About four years ago, at Los Angeles’ Oakwood School, English teacher Melissa Berton was teaching Henrik Ibsen’s “A Doll’s House” — an 1879 play addressing themes of social reputation and gender expectation. During class discussions, budding feminist students — including Sophie Ascheim ’22 — caught Berton’s attention, and she invited these students to join her in a project that would alter their lives.

This project was to create a film that documented international menstrual inequity. Following years of dedication, Berton’s plan reached fruition, and the documentary short — “Period. End of Sentence.” — was nominated for a 2019 Academy Award. The team has also agreed on a release deal with Netflix.

“This was still a group of teenagers, their English teacher and a 25-year-old filmmaker,” Ascheim said. “This was by no means a high-tech production, but we just wanted it to be somewhere people could see it. As cool as it was that we were winning awards, that wasn’t the most important goal.”

The story of “Period. End of Sentence.” began in 2013. Berton, acting as the faculty advisor for the Oakwood School chapter of Girls Learn International, took a group of students to the United Nations Commission on the Status of Women as delegates. Girls Learn International is an organization under the auspices of the Feminist Majority Foundation that seeks to give high school students a voice in the movement for equal access to education for all genders. Berton first learned of international menstrual inequity during this commission.

At the commission, Berton also learned of Arunachalam Muruganantham’s sanitary pad machine, which sustainably creates menstrual products using biodegradable materials. Muruganantham’s machines were distributed to communities in India that did not have access to menstrual products and are managed by local women.

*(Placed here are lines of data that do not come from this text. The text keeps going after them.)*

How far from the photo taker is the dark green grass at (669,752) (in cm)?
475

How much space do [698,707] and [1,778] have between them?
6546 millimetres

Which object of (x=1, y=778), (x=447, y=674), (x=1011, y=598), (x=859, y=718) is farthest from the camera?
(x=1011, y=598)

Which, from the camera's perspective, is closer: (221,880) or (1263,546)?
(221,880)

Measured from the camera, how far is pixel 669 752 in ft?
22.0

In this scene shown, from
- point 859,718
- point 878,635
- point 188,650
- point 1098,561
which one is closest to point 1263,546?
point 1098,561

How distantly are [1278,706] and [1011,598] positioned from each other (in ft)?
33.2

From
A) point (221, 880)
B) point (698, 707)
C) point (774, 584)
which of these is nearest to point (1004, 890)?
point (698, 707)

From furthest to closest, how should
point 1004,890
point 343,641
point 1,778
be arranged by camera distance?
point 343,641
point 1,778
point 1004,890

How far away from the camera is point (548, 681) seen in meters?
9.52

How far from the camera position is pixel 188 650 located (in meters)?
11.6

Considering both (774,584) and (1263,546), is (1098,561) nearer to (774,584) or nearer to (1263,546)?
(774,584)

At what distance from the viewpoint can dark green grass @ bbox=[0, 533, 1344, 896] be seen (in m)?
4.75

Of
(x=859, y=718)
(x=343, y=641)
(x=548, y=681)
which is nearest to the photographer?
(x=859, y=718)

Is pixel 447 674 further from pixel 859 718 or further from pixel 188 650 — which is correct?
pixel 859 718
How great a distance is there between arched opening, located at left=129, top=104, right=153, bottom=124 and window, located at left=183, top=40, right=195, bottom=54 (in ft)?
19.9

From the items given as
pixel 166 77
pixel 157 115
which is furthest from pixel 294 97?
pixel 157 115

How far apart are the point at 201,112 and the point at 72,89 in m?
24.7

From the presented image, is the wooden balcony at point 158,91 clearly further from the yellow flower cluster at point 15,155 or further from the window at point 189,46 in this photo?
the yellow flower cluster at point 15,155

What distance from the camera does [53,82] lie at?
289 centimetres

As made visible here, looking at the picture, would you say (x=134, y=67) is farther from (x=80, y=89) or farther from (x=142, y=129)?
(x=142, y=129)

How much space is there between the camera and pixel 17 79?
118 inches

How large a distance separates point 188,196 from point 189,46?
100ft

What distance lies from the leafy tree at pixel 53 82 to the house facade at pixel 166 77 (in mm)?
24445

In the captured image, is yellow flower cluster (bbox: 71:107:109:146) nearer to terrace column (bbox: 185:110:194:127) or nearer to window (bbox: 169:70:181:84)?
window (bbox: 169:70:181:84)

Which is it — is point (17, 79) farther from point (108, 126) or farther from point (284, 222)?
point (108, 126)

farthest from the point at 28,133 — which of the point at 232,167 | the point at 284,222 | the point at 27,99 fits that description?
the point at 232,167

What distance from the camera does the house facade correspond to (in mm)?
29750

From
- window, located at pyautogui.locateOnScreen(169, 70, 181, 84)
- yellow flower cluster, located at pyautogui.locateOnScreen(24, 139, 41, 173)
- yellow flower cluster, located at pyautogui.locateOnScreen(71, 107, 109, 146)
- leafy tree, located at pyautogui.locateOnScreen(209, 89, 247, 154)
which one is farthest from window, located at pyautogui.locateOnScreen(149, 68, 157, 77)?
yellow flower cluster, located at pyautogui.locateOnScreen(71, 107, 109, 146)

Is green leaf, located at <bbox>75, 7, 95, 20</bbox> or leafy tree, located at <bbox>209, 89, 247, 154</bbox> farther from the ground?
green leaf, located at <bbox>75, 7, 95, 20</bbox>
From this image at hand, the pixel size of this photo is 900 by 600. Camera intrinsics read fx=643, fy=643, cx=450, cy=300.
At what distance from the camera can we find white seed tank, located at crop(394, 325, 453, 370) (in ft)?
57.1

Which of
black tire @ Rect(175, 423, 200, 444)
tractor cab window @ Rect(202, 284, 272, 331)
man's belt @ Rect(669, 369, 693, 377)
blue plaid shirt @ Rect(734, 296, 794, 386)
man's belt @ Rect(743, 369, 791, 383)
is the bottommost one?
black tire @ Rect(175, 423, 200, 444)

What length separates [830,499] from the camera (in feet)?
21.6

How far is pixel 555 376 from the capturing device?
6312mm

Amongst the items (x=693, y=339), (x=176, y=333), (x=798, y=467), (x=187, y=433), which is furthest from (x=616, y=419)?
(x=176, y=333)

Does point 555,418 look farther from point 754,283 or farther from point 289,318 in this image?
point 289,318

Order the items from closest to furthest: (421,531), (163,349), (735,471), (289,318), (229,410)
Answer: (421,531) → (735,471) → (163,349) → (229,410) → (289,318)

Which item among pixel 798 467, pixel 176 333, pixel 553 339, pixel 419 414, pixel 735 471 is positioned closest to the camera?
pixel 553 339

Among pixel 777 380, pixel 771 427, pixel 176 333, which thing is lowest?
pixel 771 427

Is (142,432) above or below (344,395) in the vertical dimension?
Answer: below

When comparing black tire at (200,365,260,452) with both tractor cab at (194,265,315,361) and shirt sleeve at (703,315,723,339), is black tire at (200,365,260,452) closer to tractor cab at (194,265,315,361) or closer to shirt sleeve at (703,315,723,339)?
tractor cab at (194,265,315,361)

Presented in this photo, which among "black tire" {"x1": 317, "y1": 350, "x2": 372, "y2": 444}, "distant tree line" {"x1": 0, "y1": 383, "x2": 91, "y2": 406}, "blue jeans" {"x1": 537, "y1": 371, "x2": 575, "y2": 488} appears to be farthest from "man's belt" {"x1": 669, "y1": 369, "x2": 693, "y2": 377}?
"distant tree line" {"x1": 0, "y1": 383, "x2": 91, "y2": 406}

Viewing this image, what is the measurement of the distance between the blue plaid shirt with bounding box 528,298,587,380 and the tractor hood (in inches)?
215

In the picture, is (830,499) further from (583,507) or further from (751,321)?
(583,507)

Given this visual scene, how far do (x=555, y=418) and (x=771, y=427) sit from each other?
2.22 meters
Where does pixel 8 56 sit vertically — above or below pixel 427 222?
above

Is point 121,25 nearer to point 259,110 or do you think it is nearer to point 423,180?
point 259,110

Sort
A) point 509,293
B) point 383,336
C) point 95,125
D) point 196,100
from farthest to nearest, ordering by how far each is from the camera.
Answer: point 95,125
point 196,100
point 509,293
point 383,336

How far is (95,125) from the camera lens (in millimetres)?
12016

Berton felt that a short documentary could effectively facilitate education on menstrual inequity, but wanted a team of young activists to engage with this project. After finding students like Ascheim to join her, the group founded the Pad Project, a nonprofit dedicated to ending period poverty.

The Pad Project then collaborated with Action India, a grassroots feminist organization in India that seeks to eliminate gender discrimination and facilitate access to education, health care and economic rights for people of all genders. Through this collaboration, the Oakwood students established correspondence with students in a rural Indian village and began to notice that the girls they met were dropping out of school. Administrators told the Oakwood students that girls without access to menstrual products often halted their education once their periods began.

“We realized pretty quickly that there is a taboo surrounding periods in the U.S.,” Ascheim said. “But you can’t talk about periods in India. Ever. Most girls, especially in rural villages, don’t know why they bleed — they don’t know what it’s called. That’s when we decided to create a partnership with Action India and install a machine in this village.”

The Oakland team started a Kickstarter page and raised $45,000, which was funneled toward the installation of one of Muruganantham’s pad machines. The money also contributed a year’s worth of pad-making materials and funded the production of the documentary.

“I think we can safely say that ours is the first Academy Award-nominated film whose funding was completely raised by high school students,” Berton said. “I’m pretty sure that’s safe to say.”

With these funds, the Pad Project commissioned Rayka Zehtabchi, a University of Southern California film graduate, to work on the project. Zehtabchi traveled to India in March 2017 to document the machine’s installation and returned in September of the same year to collect people’s reactions. Zehtabchi distilled hours of footage into a 25-minute documentary short, primarily comprised of interviews with civilians interacting with the new machine.

“This was a very challenging film to make, both logistically and emotionally,” Zehtabchi said. “Going there and seeing it all firsthand and talking to our subjects about such an intimate thing — it was a completely different experience for me. You don’t realize how much women are suffering as a result of these taboos until you see and experience what they go through each day.”

Zehtabchi added that the process of making the film has “transformed” her.

Ascheim and Berton noted that the film is intended to spark and destigmatize conversations about periods.

“I want people who menstruate to think about their personal experiences with menstruation and their relationship to menstrual products,” Ascheim said. “I want people to consider their communities and their privileges and broaden the conversation about menstruation in those communities.”

Even though many of the girls who produced the documentary are now in college, the Pad Project continues to function. Berton is working with a new group of students at Oakwood School and Ascheim and her peers are still involved.

The 91st Academy Awards will take place on Feb. 24 at 8 p.m.